→ **EXCERPTED TEXT**:
# Are you hapy with the male role models on today's TV?



## NextTimeAround (Dec 15, 2011)

My husband and I have gotten hooked on the James Gaffigan Show.

HE plays himself as a stand up comic; married and father of 5, living in a 2 Bd room apt in Manhattan. My husband which follows the message boards about TV says that's his real life as well.

Gaffigan tries to show that he's a good father. Puts up with his wife's ever present gay ex boyfriend and finds himself at time in cahoots with the local priest. All while his wife is usually right about everything.

My husband does not seem to be fussed about this but then he's not a father and has only married for one year (to me).

Do you men like the way men are portrayed in TV sitcoms and dramas?


----------



## EllisRedding (Apr 10, 2015)

IDK, when I watch TV/movies I just take it as a fantasy world and don't really read too much into how guys (or females) are portrayed.


----------



## thread the needle (May 4, 2015)

Sitcom dads aren't role models for one thing. 

Secondly, one of the most common comedy approaches is taking shots at authority figures. That is why so much comedy film puts cops, teaches and dads as a bumbling, pathetic idiots. 

Having dads as role models on TV is long since gone. 

Aside from comedy, the lifetime channel every single movie on there is about how an evil man victimized a woman.

None are role models so your question is a false start to begin with


----------



## imperfectworld (Jan 18, 2015)

In Hollywood, men are idiots, women are smart, and children are geniuses who run circles around both.


----------



## Cletus (Apr 27, 2012)

I don't look to television for role models and I don't empathize much with those who lament their absence. 

TV and movies are escapism, not reality. Who wants to watch me at the desk of my 9-5 job? What a magnificently boring show that would be. It might be good role modeling, but it's piss poor entertainment.


----------



## Marduk (Jul 16, 2010)

The only couple show we watch is Modern Family.

I'm basically a younger Jay and my wife is almost exactly Gloria.

I dunno if that makes them role models or not, but we find it a funny way to laugh at each other.


----------



## Joey2k (Oct 3, 2014)

Cletus said:


> I don't look to television for role models and I don't empathize much with those who lament their absence.
> 
> TV and movies are escapism, not reality. Who wants to watch me at the desk of my 9-5 job? What a magnificently boring show that would be. It might be good role modeling, but it's piss poor entertainment.

→ **DATA SUPPLIED**:
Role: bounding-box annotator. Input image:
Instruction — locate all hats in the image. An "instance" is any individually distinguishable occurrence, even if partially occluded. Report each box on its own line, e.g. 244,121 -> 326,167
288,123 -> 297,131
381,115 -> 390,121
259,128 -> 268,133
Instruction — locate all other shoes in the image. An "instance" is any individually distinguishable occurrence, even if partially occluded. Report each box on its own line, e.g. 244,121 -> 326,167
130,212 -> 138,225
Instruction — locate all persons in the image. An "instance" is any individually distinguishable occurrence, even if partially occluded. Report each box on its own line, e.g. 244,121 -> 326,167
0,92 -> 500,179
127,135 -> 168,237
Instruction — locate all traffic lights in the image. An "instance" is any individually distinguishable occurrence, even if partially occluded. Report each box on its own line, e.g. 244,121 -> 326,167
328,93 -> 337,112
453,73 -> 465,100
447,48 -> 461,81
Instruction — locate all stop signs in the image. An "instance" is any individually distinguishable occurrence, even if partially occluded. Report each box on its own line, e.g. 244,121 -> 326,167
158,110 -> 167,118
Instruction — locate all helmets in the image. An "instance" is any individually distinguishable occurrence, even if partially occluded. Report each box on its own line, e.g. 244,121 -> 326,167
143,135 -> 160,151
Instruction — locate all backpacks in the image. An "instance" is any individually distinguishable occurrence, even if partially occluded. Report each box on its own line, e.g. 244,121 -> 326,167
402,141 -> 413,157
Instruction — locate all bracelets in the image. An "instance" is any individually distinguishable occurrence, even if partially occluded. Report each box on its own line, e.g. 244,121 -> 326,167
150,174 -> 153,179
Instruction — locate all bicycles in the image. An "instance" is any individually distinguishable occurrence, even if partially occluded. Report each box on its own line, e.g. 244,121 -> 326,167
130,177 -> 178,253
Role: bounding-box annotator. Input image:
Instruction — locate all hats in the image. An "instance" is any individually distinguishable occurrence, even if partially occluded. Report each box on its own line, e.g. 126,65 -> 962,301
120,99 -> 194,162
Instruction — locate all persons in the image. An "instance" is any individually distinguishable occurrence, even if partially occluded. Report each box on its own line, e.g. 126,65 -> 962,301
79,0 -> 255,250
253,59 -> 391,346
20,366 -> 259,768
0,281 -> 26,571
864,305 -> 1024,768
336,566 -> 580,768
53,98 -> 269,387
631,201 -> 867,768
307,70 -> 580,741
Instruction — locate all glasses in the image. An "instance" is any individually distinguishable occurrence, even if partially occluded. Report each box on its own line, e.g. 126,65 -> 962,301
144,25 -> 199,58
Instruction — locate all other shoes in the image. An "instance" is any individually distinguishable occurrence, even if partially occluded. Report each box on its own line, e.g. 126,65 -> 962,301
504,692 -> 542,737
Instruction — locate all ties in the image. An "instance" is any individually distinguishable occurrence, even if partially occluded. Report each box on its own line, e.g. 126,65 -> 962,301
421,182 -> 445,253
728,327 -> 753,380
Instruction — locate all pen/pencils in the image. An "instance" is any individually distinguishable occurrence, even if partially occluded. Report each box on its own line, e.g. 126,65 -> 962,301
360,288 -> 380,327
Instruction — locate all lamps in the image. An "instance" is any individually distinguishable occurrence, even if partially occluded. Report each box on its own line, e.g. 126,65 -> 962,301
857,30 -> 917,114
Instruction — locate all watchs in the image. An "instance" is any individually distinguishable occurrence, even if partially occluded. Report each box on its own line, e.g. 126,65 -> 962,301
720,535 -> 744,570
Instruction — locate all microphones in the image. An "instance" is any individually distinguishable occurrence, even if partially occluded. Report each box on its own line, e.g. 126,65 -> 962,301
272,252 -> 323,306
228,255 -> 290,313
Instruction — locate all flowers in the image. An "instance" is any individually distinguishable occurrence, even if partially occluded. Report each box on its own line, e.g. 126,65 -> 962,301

→ **DIRECTION**: Go on writing the forum thread about male role models on TV, starting right after the last line shown. The records have nothing to do with this.

→ **ANSWER FOR THIS EXERCISE**:
Yeah, but like it or not, when millions of people see the same paradigm (b!tchy, nagging wife and inept doofus husband, for example), many can't help but think it reflects reality, or the way things are "supposed' to be, so they may try to emulate that model (consciously or not), and it becomes a self-fulfilling prophecy.


----------



## Rowan (Apr 3, 2012)

I'm always baffled that people consider television to be a reflection of reality, or what "should" be reality. I don't watch sitcoms other than Big Bang Theory. Most of the programs I watch seem to be lacking in the bumbling-dad/harpy-mom, dynamic that so many people seem so fretful about. If that dynamic is common in sitcoms, and people find it disturbing or distasteful, why not just stop watching those programs? There's plenty of other stuff on tv. I would think if enough people objected to the portrayals and stopped watching, those programs would eventually disappear in favor of other material.


----------



## Nynaeve (Jun 19, 2013)

I notice whenever this complaint comes up the complainant only ever mentions sit coms. 

Are we assuming no one watches drama? The last time I checked most cop, lawyer, doctor, private detective and super hero dramas on TV have plenty of non-bumbling, smart, kick-butt male leads.

Sit com characters are intended to be caricatures. Neither the men or the women in them are supposed to be representative of actual people. For every bumbling husband there's a nagging wife. These characters are made to be laughed at, not emulated.
_Posted via Mobile Device_


----------



## Faithful Wife (Oct 31, 2012)

My favorite show is Ru Paul's Drag Race so....


----------



## EllisRedding (Apr 10, 2015)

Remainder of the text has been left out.